In general on the oxygen saturation, as I understand it, the
oxygen dissociation curve describes how easily oxygen binds to hemoglobin. When curve is shifted more to the right, hemoglobin binds less to oxygen/ dissociates more from oxygen. This leads to more oxygen being released to tissues, but also less oxygen being bound to transport to tissues.
For me, it would be logical that both extremes can cause problems. When oxygen is bound too strong, it isn't released to tissues, when oxygen affinity is too low, it isn't bound at all to transport to tissues. You have higher lactate in the second measurement, while oxygen saturation is better, that supports that lactate/low pH is not the sole/decisive factor that reduces your oxygen saturation.
And your CO2 is low, so high CO2 can't cause low oxygen saturation for you either.
I've been looking into causes of high 2,3-DPG. What doesn't fit is that high pH increases 2,3-DPG, while low/ acidic pH decreases 2,3-DPG. With your lactate you shouldn't have high 2,3-DPG.
Another factor are phosphate levels. High phosphate can increase 2,3-DPG.
An increase in 2,3-DPG concentration is found in most conditions in which the arterial blood is undersaturated with oxygen, as in congenital heart and chronic lung diseases, in most acquired anaemias, at high altitudes, in alkalosis and in hyperphosphataemia. Decreased 2,3-DPG levels occur in hypophosphataemic states and in acidosis.
https://www.sciencedirect.com/topics/neuroscience/2-3-bisphosphoglyceric-acid
(This makes sense when you look at the reaction
here, because phosphate/Pi is bound in 2,3-DPG. This reaction can go in both directions and is a
chemical equilibrium, so the body tries to keep the concentrations of the involved substances stable by shifting the reaction. If phosphate is high, the body will increase the reaction to 2,3-DPG which binds phosphate in 2,3-DPG and reduces free phosphate like that.)

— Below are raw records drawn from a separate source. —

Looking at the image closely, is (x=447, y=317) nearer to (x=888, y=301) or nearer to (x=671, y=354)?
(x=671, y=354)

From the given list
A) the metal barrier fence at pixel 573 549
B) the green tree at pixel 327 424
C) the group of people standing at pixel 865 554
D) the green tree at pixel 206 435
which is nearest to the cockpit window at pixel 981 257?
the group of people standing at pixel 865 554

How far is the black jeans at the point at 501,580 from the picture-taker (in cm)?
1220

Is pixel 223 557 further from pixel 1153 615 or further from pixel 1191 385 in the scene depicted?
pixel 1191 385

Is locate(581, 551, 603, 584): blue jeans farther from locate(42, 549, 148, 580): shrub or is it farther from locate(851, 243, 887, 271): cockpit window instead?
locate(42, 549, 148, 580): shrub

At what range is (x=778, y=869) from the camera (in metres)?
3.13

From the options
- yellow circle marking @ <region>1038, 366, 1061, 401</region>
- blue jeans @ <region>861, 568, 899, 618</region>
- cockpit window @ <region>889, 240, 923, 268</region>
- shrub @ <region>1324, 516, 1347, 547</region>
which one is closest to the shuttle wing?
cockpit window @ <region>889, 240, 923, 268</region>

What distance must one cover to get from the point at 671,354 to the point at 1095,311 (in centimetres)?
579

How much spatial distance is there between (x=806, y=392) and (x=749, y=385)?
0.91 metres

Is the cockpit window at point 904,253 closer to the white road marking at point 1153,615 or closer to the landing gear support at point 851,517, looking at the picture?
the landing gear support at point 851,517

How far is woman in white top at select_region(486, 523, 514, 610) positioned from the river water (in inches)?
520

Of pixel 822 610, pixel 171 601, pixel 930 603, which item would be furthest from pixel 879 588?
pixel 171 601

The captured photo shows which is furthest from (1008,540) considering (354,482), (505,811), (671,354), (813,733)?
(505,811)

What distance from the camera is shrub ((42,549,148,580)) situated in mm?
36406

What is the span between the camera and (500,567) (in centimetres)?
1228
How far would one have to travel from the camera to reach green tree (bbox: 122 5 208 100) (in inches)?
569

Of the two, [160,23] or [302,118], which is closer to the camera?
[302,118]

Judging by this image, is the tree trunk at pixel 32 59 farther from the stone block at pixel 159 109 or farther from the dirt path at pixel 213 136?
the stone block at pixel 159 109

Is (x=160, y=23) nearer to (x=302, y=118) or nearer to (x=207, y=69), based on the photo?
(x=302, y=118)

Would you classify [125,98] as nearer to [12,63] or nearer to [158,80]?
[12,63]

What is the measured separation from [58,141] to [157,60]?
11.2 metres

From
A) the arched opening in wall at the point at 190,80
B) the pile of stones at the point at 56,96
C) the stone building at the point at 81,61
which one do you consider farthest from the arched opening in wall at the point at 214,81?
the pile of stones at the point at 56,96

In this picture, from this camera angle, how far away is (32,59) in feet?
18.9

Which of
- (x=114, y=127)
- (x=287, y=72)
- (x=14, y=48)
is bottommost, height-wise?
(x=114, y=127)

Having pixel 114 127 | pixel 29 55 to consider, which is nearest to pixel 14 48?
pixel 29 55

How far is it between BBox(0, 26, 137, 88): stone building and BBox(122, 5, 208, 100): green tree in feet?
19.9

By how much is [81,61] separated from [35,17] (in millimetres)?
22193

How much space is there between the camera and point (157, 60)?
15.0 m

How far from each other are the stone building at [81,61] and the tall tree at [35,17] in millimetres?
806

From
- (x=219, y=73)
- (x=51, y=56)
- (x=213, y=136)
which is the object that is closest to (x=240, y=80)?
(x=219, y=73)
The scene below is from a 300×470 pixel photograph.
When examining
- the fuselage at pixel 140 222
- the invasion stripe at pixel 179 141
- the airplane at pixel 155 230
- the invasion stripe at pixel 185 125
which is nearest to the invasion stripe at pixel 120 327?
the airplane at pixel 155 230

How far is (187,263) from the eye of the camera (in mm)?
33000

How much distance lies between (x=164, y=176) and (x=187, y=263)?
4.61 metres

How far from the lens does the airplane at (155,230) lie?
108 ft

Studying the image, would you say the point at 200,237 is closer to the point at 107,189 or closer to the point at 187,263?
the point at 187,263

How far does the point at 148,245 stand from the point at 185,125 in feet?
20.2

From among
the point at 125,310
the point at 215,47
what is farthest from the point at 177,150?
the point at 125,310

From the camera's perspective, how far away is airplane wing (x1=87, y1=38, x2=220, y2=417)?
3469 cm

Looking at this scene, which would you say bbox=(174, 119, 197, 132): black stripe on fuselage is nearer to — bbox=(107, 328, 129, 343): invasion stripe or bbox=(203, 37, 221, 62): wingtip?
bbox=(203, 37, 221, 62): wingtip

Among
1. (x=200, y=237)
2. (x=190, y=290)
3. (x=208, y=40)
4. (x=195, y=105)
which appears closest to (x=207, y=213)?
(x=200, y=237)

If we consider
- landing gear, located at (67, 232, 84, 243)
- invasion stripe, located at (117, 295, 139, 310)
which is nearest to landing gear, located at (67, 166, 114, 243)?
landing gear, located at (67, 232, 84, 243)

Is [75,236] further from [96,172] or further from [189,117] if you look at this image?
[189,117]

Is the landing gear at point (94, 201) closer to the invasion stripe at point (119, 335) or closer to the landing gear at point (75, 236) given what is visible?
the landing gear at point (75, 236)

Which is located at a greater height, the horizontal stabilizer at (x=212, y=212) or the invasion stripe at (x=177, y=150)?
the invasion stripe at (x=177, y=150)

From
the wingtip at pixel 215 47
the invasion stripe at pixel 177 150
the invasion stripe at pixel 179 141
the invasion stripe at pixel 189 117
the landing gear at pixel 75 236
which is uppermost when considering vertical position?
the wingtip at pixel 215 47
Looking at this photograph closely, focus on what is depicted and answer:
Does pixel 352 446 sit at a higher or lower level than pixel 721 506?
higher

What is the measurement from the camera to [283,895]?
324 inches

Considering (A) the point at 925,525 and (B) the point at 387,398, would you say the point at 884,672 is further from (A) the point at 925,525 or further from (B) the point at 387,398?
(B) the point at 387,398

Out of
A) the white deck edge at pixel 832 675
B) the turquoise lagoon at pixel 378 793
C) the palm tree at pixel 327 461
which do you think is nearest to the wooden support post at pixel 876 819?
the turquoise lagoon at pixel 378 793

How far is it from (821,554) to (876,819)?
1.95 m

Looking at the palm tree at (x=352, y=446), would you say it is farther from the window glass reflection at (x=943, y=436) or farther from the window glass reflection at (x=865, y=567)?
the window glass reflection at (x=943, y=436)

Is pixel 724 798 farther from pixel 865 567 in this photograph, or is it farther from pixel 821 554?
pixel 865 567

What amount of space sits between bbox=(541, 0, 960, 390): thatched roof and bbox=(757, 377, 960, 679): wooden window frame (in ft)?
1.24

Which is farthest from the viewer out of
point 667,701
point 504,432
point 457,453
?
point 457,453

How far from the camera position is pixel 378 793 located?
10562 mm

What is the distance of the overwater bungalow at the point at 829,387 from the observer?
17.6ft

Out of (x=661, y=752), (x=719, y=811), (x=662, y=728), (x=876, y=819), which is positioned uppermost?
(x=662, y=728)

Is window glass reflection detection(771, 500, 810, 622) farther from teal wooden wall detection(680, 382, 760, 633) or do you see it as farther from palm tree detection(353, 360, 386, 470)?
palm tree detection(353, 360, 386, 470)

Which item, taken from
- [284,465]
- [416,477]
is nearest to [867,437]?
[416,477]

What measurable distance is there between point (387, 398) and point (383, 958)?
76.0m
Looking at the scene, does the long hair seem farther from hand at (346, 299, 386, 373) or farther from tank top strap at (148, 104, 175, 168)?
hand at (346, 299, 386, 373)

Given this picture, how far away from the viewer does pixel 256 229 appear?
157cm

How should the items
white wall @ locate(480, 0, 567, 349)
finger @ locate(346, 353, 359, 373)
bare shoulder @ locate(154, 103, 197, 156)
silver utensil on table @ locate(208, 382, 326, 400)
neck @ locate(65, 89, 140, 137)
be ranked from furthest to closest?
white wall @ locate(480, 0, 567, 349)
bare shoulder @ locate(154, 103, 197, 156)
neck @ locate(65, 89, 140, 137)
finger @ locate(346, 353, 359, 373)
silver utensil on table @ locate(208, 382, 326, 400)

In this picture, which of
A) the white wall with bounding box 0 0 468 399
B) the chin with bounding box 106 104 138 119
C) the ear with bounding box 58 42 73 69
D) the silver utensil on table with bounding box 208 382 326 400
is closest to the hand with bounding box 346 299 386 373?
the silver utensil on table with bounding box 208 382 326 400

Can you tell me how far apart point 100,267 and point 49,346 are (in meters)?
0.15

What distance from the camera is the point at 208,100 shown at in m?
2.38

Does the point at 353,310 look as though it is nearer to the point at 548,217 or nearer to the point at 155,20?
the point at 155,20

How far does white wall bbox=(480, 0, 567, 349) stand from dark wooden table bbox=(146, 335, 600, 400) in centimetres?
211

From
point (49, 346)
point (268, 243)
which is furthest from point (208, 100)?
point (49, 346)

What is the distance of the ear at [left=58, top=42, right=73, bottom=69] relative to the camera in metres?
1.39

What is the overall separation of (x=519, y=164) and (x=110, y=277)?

High phosphate can cause high 2,3-DPG, but I wouldn't really know why/if you might have high phosphate. I think some severe cause would be unlikely, maybe it could somehow be related to the existing metabolic problems/metabolic balance?
It is a bit eye-catching that some important metabolic processes lead to increased phosphate binding.
The respiratory chain binds phosphate to ADP (ADP+Pi->ATP) and creatine (synthesis uses SAMe) to creatinephosphate (pathway
here).
Some other processes that use phosphate are phospholipid synthesis, synthesis of other nucleic acids (UTP, CTP,..) and phosphate can act as a buffer, although I don't see yet how that would fit.
Don't know if low function of some of these pathways might increase unbound phosphate.